What the task asks ▸ Reproduce the stretch of the column on interruptions from "AS I SEE IT: Interruptions" through "the phone rings.", changing every "book" to "novel".

[[ Text provided, beginning ]]

The Edmond Sun

April 5, 2013

AS I SEE IT: Interruptions disrupt the good life

Marjorie Anderson
Special to The Sun

EDMOND — Life is good. I’m clipping it off at a sustainable pace, head up, shoulders back and a glint in my eye. It’s one of those days when my cup’s more than half full and all’s right with my world. At home there’s a book I’m eager to get back to. The weather is fine and the patio chaise lounge is big enough to hold me and my book and my silky-eared little dog if she doesn’t wiggle too much, so that’s where I’m headed.

Grocery unloading and storing away goes more smoothly than it sometimes does, and steamy coffee drips steadily into my cup awaiting a dash of the Hazelnut cream I’ve come to prefer. Then it’s treats for the speckled pup and I’m on my way with book in one hand and cup in the other, hipping my way through the storm door opening onto the patio, my eye on my destination when the phone rings.

[[ Text provided, end ]]
[[ Extracted entries, beginning ]]

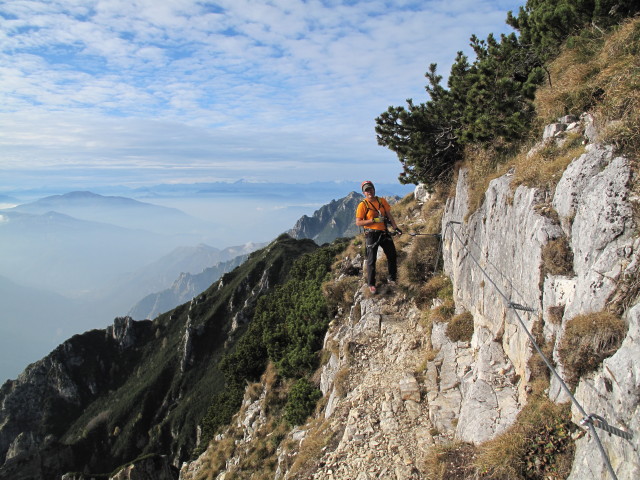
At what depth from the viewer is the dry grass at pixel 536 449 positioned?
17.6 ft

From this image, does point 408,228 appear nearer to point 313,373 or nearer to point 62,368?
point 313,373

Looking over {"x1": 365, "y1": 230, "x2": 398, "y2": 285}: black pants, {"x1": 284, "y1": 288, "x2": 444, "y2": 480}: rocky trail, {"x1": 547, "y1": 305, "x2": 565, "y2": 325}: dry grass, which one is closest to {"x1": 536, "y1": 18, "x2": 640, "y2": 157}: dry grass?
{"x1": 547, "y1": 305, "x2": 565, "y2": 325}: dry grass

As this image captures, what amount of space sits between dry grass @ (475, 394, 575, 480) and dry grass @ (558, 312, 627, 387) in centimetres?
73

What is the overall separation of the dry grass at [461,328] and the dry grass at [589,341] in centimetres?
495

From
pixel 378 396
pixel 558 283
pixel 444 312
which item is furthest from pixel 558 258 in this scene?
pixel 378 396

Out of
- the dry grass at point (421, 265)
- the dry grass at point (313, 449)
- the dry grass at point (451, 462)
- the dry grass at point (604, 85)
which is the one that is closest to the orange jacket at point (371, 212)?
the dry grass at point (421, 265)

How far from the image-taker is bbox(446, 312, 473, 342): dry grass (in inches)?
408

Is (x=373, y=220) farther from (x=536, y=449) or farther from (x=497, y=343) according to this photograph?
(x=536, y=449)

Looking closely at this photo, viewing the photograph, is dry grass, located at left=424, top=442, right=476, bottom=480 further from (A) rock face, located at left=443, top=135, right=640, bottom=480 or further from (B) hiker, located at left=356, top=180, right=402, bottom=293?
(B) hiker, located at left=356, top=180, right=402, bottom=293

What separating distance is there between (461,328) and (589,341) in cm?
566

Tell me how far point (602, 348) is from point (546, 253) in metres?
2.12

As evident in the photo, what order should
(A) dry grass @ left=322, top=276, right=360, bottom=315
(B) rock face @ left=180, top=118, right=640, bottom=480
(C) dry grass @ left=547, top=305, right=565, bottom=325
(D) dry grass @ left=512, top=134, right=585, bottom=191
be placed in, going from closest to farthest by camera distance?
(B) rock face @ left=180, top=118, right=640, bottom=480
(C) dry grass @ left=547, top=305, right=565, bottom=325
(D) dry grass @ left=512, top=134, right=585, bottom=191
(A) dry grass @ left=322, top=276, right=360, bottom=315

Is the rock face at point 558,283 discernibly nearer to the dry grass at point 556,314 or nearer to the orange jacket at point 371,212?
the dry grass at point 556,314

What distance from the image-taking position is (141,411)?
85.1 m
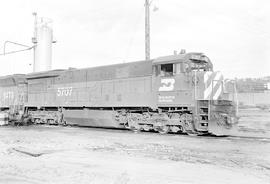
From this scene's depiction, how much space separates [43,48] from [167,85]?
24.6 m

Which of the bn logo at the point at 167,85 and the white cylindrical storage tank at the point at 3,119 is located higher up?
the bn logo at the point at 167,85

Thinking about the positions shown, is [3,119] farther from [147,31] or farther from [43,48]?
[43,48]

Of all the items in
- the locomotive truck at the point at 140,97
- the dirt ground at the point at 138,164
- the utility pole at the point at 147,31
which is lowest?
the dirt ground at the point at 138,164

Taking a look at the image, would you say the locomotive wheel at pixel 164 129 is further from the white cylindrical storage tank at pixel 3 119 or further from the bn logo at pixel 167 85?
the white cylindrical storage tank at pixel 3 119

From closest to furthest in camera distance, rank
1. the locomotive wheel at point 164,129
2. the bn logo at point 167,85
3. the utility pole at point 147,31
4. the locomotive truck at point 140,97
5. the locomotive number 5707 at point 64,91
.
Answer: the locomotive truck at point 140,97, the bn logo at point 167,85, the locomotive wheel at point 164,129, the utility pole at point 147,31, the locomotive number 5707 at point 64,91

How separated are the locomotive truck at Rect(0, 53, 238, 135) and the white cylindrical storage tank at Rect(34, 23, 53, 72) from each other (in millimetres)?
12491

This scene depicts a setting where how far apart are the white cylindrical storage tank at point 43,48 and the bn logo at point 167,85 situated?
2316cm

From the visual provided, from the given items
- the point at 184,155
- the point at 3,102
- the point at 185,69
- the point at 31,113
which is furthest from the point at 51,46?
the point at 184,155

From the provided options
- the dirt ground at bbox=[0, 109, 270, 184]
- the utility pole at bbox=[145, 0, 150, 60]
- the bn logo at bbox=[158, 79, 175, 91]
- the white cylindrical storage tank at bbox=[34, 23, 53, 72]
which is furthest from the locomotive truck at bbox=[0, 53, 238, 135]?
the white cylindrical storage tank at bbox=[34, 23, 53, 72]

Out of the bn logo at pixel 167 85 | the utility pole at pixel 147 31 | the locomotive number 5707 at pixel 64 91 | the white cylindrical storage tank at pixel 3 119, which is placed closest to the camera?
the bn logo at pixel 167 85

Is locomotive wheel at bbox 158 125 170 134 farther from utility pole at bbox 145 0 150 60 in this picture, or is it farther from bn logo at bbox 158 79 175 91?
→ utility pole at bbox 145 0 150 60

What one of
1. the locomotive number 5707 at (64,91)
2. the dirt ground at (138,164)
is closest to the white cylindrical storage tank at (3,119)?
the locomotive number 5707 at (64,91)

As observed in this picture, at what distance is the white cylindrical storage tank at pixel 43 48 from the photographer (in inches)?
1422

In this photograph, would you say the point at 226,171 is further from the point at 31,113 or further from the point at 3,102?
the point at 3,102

[[ Extracted entries, end ]]

Response box ▸
AS I SEE IT: Interruptions disrupt the good life

Marjorie Anderson
Special to The Sun

EDMOND — Life is good. I’m clipping it off at a sustainable pace, head up, shoulders back and a glint in my eye. It’s one of those days when my cup’s more than half full and all’s right with my world. At home there’s a novel I’m eager to get back to. The weather is fine and the patio chaise lounge is big enough to hold me and my novel and my silky-eared little dog if she doesn’t wiggle too much, so that’s where I’m headed.

Grocery unloading and storing away goes more smoothly than it sometimes does, and steamy coffee drips steadily into my cup awaiting a dash of the Hazelnut cream I’ve come to prefer. Then it’s treats for the speckled pup and I’m on my way with novel in one hand and cup in the other, hipping my way through the storm door opening onto the patio, my eye on my destination when the phone rings.